Print the lines of the listing below, starting at the line that contains "Among point (172, 464)" and continuing through the end of the listing, with both of those included. Leave the pictures out.

• **DATASET**
-*-*-

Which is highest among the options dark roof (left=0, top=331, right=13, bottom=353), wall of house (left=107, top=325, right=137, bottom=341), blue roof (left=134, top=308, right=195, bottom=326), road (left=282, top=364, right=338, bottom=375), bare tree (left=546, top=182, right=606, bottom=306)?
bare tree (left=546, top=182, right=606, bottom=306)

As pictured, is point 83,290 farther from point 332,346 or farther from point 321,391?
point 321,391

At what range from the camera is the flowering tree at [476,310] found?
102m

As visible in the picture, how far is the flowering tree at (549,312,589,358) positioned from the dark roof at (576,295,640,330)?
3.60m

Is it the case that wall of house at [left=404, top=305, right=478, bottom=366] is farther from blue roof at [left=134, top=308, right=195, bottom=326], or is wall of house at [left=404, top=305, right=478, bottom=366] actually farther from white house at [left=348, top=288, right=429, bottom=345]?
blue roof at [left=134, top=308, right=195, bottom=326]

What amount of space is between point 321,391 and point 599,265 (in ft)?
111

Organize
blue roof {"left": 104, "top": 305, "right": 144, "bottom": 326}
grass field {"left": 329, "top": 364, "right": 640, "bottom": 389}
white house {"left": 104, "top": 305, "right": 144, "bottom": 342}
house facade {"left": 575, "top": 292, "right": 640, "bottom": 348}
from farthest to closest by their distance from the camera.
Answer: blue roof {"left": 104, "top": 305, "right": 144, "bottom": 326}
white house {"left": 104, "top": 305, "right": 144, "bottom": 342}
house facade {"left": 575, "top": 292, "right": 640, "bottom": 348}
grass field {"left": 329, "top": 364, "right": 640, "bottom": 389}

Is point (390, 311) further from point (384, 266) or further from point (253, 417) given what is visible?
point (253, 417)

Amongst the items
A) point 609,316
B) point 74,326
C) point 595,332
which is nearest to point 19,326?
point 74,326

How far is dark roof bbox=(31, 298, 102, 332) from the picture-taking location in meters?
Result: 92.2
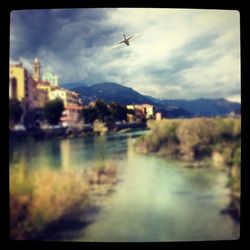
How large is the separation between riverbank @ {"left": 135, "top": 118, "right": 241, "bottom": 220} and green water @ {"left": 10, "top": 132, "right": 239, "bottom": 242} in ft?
0.13

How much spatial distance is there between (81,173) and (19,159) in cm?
30

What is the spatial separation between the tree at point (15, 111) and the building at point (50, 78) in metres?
0.17

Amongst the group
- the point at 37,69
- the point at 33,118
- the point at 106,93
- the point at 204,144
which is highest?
the point at 37,69

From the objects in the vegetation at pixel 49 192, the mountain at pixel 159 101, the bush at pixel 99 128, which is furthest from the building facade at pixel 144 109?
the vegetation at pixel 49 192

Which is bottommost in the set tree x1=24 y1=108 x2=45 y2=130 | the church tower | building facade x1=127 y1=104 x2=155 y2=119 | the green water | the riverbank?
the green water

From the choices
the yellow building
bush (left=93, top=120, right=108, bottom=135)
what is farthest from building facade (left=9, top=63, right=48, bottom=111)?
bush (left=93, top=120, right=108, bottom=135)

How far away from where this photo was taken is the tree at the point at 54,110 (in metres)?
1.49

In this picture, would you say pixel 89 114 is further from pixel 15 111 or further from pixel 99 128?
pixel 15 111

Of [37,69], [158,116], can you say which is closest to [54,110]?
[37,69]

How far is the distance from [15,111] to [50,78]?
22cm

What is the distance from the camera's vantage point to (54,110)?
150 centimetres

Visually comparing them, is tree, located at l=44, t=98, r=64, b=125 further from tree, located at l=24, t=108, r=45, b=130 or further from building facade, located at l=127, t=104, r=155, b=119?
building facade, located at l=127, t=104, r=155, b=119

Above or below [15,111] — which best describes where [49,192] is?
below

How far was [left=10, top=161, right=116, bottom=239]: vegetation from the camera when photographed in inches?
57.4
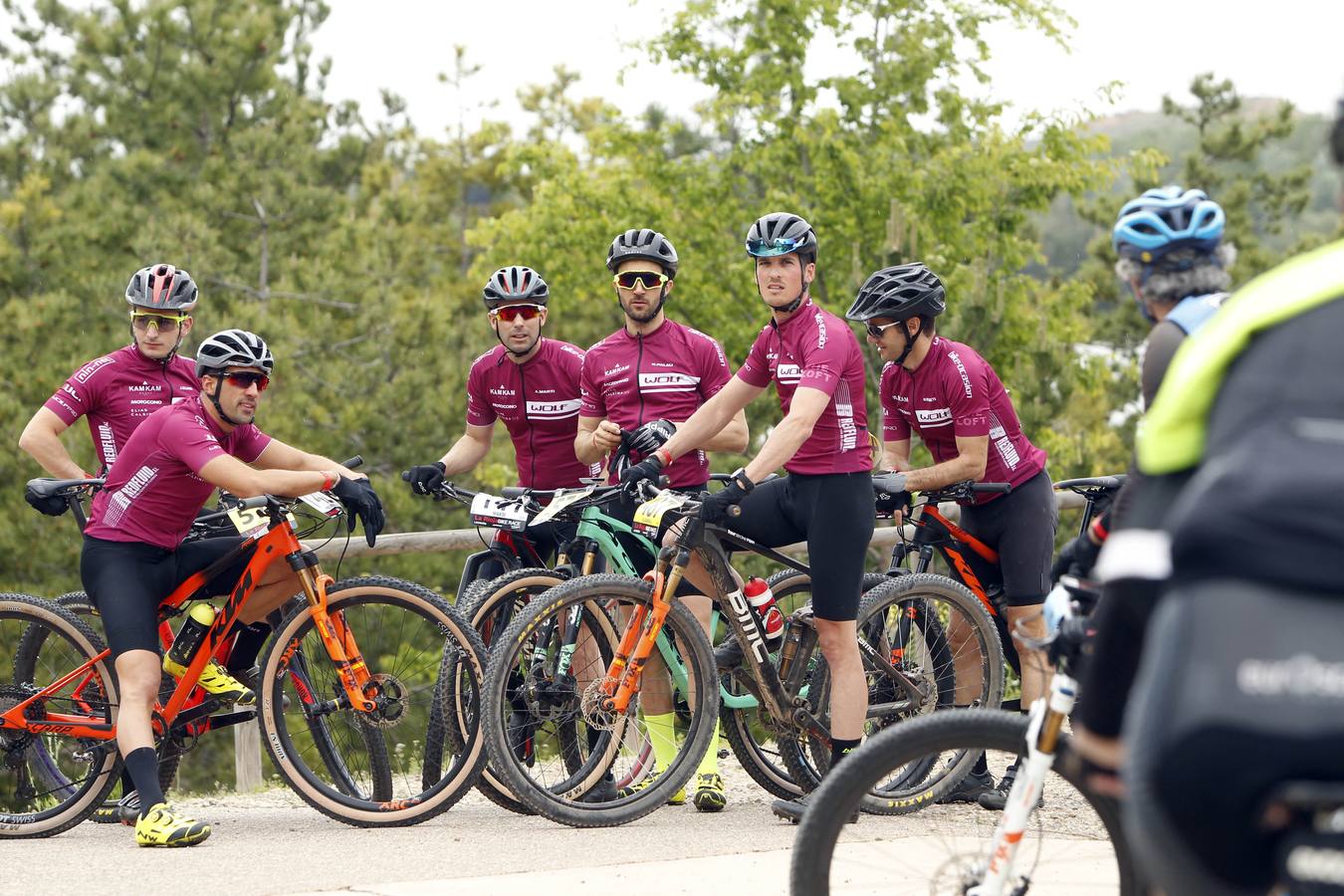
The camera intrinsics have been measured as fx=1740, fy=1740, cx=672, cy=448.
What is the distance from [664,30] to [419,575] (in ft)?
35.2

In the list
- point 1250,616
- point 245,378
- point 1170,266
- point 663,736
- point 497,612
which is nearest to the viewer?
point 1250,616

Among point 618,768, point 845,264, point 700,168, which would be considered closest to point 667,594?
point 618,768

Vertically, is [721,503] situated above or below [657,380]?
below

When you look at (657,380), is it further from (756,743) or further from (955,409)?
(756,743)

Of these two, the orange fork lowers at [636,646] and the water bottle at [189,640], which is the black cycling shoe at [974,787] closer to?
the orange fork lowers at [636,646]

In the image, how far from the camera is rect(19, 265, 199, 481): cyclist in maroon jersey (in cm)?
754

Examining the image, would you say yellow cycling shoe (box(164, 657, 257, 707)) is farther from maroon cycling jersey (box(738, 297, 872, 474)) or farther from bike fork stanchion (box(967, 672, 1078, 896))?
bike fork stanchion (box(967, 672, 1078, 896))

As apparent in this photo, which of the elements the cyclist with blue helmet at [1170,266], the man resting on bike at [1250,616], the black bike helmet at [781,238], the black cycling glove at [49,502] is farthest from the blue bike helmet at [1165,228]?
the black cycling glove at [49,502]

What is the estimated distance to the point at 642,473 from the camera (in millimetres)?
6477

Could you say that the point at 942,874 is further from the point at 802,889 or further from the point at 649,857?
the point at 649,857

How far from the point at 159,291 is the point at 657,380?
7.39 ft

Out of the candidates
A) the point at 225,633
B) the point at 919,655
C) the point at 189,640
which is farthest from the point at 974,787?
the point at 189,640

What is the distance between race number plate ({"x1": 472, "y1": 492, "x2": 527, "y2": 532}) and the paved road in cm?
115

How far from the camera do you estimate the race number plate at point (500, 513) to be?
23.2 feet
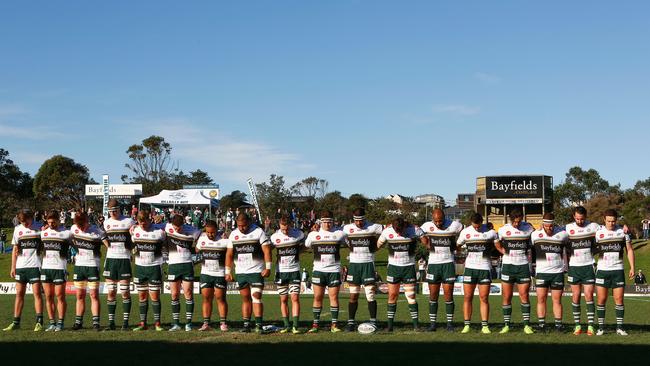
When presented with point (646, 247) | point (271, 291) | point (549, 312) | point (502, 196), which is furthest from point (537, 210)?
point (549, 312)

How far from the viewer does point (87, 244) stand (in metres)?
17.6

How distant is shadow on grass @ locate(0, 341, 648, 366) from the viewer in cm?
1182

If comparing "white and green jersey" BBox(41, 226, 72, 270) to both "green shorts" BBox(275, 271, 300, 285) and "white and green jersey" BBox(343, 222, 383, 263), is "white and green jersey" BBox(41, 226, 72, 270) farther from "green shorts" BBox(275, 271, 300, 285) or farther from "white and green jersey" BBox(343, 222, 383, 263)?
"white and green jersey" BBox(343, 222, 383, 263)

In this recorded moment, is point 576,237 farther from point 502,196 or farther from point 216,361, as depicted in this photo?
point 502,196

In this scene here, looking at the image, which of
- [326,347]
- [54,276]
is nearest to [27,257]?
[54,276]

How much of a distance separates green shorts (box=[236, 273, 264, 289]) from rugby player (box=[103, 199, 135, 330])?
8.79ft

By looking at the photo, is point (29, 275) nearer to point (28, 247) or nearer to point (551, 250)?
point (28, 247)

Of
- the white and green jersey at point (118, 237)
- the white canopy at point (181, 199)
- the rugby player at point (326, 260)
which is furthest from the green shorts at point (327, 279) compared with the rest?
the white canopy at point (181, 199)

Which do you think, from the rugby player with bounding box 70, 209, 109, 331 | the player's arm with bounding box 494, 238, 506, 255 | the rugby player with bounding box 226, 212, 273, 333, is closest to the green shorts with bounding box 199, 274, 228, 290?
the rugby player with bounding box 226, 212, 273, 333

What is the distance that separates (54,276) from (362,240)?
683cm

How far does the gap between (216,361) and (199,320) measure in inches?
329

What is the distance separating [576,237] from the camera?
16.5 meters

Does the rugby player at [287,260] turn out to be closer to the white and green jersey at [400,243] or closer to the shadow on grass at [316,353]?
the white and green jersey at [400,243]

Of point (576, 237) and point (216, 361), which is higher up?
point (576, 237)
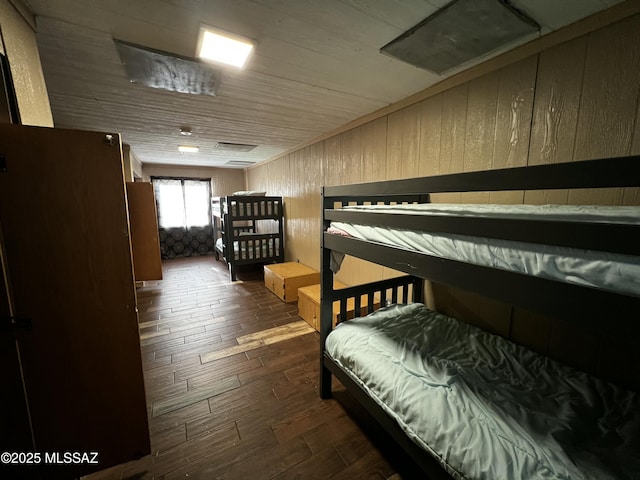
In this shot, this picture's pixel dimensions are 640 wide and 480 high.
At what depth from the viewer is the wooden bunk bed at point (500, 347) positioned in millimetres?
679

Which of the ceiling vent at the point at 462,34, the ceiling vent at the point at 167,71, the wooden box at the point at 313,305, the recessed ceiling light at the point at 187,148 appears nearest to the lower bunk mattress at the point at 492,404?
the wooden box at the point at 313,305

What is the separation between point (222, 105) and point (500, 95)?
2.22 meters

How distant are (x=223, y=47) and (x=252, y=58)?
19cm

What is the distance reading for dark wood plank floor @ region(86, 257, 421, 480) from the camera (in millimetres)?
1344

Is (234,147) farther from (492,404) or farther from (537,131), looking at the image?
(492,404)

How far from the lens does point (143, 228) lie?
252 centimetres

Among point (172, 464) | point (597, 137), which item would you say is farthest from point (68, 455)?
point (597, 137)

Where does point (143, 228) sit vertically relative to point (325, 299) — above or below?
above

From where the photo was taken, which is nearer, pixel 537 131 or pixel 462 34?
pixel 462 34

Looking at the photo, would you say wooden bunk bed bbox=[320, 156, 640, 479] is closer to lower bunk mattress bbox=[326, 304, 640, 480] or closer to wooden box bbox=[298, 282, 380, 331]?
lower bunk mattress bbox=[326, 304, 640, 480]

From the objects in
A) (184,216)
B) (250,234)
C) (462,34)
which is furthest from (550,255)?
(184,216)

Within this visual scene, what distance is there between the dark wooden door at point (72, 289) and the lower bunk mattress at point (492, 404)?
1.19 m

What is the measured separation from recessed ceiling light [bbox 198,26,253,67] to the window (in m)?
5.59

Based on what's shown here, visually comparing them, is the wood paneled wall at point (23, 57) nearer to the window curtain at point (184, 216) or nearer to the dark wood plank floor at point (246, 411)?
the dark wood plank floor at point (246, 411)
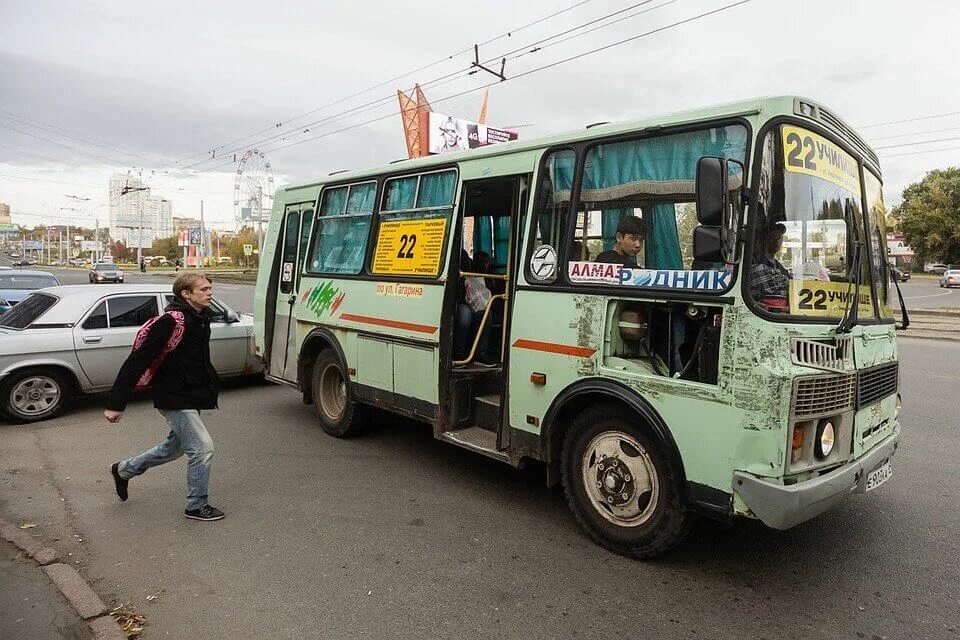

-*-*-

• **RESPONSE TO THE TASK**
Among point (172, 464) | point (597, 137), which item would you say is farthest from point (68, 455)?
point (597, 137)

Where does point (143, 228) sit vertically relative to point (325, 299) — above or below?
above

From where the photo was taken, which is nearer, pixel 537 131 or pixel 462 34?
pixel 462 34

Looking at the photo, would you say wooden bunk bed bbox=[320, 156, 640, 479] is closer to lower bunk mattress bbox=[326, 304, 640, 480] or closer to wooden box bbox=[298, 282, 380, 331]?
lower bunk mattress bbox=[326, 304, 640, 480]

From the objects in
A) (184,216)
B) (250,234)
C) (462,34)
which is furthest from (550,255)?
(184,216)

Within this visual scene, what distance is there between the dark wooden door at point (72, 289) and the lower bunk mattress at point (492, 404)?
1.19 m

What is the measured separation from recessed ceiling light [bbox 198,26,253,67] to the window (in m)?
5.59

Based on what's shown here, visually comparing them, is the wood paneled wall at point (23, 57) nearer to the window curtain at point (184, 216) or nearer to the dark wood plank floor at point (246, 411)?
the dark wood plank floor at point (246, 411)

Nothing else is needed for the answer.